- _What you will do_
Reproduce everything from the start of the entries down to the line containing "Which colour represents", replacing "slices" with "segments" and leaving all else unchanged.

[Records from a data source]
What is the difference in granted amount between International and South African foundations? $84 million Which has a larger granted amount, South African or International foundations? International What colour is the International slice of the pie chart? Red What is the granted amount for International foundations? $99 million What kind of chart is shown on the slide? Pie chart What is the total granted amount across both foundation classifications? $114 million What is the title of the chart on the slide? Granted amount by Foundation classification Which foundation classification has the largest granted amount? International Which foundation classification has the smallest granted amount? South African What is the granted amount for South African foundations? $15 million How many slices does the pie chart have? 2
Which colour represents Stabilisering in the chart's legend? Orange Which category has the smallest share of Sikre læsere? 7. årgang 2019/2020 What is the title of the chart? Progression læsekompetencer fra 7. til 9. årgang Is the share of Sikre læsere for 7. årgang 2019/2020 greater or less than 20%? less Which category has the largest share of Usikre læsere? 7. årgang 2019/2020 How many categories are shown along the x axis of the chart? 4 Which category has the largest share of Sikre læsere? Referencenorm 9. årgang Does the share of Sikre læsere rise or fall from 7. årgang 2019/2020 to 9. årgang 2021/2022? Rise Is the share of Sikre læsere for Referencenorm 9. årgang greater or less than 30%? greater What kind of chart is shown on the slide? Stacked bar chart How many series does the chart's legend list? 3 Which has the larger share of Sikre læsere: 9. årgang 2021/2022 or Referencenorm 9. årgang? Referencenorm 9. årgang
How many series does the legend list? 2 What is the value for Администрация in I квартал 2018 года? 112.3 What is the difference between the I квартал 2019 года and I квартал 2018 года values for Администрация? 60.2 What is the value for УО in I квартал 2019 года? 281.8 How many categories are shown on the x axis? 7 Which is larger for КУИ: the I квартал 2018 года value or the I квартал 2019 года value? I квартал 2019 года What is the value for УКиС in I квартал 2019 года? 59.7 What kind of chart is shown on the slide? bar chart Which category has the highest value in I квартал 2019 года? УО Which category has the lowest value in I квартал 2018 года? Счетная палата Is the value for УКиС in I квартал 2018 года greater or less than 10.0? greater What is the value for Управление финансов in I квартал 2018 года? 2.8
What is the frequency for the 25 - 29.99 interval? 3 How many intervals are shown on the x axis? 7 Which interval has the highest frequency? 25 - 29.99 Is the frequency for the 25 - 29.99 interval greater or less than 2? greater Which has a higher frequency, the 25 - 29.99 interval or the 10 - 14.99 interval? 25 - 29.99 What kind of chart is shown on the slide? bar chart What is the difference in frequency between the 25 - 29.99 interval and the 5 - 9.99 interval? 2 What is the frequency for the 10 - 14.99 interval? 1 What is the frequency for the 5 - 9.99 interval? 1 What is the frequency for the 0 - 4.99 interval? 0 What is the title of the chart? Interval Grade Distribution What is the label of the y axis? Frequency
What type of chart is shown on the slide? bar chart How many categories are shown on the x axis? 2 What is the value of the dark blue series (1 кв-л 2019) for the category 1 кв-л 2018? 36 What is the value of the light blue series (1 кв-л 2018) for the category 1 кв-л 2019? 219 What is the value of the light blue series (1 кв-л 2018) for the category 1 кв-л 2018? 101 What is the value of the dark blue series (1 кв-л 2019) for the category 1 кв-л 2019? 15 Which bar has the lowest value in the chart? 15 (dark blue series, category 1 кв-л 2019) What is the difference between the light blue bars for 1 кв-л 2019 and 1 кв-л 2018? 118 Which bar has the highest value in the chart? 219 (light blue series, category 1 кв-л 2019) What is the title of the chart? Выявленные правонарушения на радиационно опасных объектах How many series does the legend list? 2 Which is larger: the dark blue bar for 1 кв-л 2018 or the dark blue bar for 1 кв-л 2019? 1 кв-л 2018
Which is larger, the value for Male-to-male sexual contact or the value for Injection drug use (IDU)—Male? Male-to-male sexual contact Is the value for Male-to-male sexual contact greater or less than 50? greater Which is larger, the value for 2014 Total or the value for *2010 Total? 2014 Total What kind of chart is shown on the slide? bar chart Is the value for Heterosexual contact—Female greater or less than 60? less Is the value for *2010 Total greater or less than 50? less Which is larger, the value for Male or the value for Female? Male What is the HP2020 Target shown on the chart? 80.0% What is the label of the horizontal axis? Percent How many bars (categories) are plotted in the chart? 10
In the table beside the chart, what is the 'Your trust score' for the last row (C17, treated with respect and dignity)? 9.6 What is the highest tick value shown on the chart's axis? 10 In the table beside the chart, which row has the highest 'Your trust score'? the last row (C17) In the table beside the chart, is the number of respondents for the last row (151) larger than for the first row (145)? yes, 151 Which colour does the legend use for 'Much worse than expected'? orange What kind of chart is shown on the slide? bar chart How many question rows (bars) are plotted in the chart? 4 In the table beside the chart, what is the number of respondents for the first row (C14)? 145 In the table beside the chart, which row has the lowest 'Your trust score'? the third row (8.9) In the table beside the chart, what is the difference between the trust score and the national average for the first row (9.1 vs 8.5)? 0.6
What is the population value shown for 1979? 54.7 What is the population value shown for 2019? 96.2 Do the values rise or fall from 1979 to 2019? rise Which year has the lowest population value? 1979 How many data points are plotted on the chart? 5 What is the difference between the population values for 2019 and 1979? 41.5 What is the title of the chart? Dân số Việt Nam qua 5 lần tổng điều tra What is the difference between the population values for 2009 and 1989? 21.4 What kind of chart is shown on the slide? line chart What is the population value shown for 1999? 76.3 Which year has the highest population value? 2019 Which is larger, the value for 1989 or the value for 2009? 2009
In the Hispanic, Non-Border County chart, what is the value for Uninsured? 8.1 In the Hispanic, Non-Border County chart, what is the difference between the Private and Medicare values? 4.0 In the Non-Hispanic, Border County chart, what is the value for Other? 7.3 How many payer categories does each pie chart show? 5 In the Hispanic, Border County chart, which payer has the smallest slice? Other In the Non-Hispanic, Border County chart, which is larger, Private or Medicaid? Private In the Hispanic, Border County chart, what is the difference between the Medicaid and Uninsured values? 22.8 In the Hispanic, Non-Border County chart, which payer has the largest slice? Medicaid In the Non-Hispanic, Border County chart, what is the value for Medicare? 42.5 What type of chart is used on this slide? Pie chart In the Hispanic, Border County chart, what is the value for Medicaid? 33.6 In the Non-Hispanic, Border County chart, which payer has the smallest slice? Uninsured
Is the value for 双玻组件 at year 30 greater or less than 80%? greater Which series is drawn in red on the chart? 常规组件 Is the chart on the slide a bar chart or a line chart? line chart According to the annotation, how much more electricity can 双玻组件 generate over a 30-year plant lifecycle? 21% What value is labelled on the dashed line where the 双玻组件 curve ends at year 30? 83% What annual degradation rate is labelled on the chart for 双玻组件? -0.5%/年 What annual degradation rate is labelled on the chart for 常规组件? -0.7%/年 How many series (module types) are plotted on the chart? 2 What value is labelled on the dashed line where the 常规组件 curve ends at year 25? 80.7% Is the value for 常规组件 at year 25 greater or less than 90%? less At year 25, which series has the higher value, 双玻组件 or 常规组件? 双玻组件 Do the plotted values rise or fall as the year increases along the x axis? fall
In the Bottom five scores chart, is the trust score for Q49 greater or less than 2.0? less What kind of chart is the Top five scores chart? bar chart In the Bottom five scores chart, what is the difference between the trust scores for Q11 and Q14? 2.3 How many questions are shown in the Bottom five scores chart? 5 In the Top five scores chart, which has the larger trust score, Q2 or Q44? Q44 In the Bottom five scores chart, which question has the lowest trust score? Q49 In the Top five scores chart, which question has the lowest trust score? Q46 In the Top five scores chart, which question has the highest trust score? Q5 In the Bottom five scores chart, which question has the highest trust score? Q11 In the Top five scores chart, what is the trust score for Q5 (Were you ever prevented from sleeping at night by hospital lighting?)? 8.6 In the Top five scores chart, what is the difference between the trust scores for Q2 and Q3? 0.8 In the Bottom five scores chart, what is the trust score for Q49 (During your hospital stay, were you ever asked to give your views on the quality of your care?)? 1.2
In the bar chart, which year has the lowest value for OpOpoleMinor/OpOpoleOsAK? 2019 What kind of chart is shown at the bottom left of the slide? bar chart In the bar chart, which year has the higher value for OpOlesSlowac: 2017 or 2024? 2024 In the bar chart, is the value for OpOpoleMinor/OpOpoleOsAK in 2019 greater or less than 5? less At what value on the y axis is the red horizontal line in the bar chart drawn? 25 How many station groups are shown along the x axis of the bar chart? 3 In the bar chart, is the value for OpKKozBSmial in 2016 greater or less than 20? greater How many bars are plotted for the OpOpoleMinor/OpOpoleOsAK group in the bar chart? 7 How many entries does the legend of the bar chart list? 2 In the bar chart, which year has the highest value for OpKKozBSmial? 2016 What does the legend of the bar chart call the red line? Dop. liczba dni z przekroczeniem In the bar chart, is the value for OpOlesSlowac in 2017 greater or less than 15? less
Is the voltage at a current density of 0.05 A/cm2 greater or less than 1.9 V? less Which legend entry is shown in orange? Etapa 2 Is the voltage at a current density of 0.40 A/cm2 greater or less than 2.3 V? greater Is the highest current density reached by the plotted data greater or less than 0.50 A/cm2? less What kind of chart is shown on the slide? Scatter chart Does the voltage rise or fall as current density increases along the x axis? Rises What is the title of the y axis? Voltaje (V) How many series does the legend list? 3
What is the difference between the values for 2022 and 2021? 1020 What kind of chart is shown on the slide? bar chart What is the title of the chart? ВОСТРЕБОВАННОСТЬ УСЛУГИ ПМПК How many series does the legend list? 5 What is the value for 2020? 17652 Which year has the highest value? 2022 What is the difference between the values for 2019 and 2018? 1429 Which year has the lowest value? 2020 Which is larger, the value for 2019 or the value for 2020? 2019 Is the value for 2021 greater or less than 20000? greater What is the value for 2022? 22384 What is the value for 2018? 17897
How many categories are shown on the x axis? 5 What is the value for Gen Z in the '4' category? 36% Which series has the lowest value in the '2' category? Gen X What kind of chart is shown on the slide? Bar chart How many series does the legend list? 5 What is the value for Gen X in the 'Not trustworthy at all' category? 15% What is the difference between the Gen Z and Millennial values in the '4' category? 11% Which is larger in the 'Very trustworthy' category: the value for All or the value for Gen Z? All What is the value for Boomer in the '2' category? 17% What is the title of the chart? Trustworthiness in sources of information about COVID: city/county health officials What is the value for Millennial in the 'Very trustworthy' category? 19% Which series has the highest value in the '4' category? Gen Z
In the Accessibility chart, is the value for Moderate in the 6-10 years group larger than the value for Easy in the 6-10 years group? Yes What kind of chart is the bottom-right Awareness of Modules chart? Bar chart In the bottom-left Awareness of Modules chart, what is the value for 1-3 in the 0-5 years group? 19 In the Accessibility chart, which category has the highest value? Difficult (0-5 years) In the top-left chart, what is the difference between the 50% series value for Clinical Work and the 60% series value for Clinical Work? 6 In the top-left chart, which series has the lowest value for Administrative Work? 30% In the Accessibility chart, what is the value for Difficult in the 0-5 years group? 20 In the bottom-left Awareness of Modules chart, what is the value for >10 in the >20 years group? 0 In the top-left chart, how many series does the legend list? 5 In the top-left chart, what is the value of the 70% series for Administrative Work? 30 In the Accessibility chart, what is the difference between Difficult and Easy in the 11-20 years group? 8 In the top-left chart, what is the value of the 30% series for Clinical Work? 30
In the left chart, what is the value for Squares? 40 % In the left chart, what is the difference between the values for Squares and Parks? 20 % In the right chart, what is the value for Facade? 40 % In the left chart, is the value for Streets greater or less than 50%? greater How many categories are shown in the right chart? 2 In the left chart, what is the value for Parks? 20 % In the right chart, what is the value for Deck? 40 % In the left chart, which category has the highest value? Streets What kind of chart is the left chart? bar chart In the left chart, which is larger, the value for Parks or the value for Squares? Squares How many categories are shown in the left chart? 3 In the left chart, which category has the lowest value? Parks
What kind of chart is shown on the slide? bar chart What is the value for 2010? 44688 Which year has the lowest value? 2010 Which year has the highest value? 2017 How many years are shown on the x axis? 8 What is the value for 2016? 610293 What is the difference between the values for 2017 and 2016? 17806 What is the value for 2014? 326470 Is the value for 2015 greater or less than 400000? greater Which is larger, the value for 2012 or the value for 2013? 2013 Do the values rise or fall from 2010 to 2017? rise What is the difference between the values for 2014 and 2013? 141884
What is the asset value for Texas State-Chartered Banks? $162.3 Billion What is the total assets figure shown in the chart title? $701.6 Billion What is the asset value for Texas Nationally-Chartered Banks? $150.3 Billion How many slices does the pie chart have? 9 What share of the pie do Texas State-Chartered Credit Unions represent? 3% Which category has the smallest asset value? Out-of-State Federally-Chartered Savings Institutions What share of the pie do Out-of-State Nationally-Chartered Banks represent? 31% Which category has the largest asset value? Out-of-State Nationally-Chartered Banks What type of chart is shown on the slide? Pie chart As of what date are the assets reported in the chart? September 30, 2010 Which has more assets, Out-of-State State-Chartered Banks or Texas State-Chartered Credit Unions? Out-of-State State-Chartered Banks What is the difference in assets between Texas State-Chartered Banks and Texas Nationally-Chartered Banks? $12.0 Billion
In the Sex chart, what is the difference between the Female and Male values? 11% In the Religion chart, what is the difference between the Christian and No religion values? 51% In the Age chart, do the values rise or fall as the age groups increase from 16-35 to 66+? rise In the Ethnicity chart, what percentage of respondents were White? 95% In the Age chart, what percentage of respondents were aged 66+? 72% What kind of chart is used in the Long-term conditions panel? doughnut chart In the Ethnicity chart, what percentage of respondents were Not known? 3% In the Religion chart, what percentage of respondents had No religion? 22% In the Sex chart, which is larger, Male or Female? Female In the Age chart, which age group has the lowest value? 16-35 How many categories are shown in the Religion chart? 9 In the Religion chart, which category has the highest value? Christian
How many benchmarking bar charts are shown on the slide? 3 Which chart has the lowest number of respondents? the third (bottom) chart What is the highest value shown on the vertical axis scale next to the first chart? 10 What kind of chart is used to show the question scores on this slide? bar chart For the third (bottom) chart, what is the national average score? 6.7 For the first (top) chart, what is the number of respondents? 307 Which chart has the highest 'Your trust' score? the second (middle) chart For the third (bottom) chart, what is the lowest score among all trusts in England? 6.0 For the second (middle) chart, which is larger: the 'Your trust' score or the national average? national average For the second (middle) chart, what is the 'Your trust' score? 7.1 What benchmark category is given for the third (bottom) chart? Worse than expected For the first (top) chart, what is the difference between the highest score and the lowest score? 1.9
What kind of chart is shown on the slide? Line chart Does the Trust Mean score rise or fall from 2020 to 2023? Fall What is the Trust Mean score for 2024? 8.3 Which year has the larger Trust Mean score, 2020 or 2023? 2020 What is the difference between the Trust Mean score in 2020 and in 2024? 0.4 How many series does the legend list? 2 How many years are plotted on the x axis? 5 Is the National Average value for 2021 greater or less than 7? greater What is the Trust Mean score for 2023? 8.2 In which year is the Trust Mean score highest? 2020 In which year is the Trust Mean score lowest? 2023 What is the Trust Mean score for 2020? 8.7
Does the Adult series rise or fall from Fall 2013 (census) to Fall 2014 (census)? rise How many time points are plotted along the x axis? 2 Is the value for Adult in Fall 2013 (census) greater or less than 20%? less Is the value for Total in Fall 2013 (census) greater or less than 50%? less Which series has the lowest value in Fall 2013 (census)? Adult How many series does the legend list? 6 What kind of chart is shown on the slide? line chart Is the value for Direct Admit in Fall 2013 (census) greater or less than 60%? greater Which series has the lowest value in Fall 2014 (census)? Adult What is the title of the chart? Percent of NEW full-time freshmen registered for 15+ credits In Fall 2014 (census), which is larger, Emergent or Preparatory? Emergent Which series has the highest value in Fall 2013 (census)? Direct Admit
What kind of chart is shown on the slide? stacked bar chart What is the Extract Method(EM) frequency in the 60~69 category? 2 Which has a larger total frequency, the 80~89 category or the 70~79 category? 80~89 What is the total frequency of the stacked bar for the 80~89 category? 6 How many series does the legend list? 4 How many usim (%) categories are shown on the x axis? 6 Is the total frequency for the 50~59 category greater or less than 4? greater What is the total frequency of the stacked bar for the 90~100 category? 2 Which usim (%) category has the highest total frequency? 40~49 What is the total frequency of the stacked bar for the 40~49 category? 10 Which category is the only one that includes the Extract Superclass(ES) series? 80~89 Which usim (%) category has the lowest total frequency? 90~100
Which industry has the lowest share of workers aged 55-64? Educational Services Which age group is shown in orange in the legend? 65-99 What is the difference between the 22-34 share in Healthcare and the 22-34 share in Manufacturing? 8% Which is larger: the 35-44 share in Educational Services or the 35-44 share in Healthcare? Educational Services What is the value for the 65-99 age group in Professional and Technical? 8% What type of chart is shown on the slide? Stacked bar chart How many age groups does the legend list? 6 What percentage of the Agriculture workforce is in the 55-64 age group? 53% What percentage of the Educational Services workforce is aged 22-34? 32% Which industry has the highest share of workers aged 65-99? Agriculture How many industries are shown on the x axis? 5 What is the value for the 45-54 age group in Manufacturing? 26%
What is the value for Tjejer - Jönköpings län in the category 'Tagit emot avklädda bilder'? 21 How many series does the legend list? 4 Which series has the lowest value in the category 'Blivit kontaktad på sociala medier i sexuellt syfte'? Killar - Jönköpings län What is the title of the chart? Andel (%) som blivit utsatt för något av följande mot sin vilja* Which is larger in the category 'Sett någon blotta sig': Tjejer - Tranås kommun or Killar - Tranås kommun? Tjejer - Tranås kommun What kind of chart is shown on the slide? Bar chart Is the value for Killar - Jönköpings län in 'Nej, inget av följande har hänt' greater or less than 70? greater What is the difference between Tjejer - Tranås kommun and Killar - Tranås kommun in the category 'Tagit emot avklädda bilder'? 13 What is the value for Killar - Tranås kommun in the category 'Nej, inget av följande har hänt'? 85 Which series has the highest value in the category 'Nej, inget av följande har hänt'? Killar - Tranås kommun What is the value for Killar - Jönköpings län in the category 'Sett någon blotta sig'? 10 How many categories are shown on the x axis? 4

- _Output for this task_
What is the difference in granted amount between International and South African foundations? $84 million Which has a larger granted amount, South African or International foundations? International What colour is the International slice of the pie chart? Red What is the granted amount for International foundations? $99 million What kind of chart is shown on the slide? Pie chart What is the total granted amount across both foundation classifications? $114 million What is the title of the chart on the slide? Granted amount by Foundation classification Which foundation classification has the largest granted amount? International Which foundation classification has the smallest granted amount? South African What is the granted amount for South African foundations? $15 million How many segments does the pie chart have? 2
Which colour represents Stabilisering in the chart's legend? Orange Which category has the smallest share of Sikre læsere? 7. årgang 2019/2020 What is the title of the chart? Progression læsekompetencer fra 7. til 9. årgang Is the share of Sikre læsere for 7. årgang 2019/2020 greater or less than 20%? less Which category has the largest share of Usikre læsere? 7. årgang 2019/2020 How many categories are shown along the x axis of the chart? 4 Which category has the largest share of Sikre læsere? Referencenorm 9. årgang Does the share of Sikre læsere rise or fall from 7. årgang 2019/2020 to 9. årgang 2021/2022? Rise Is the share of Sikre læsere for Referencenorm 9. årgang greater or less than 30%? greater What kind of chart is shown on the slide? Stacked bar chart How many series does the chart's legend list? 3 Which has the larger share of Sikre læsere: 9. årgang 2021/2022 or Referencenorm 9. årgang? Referencenorm 9. årgang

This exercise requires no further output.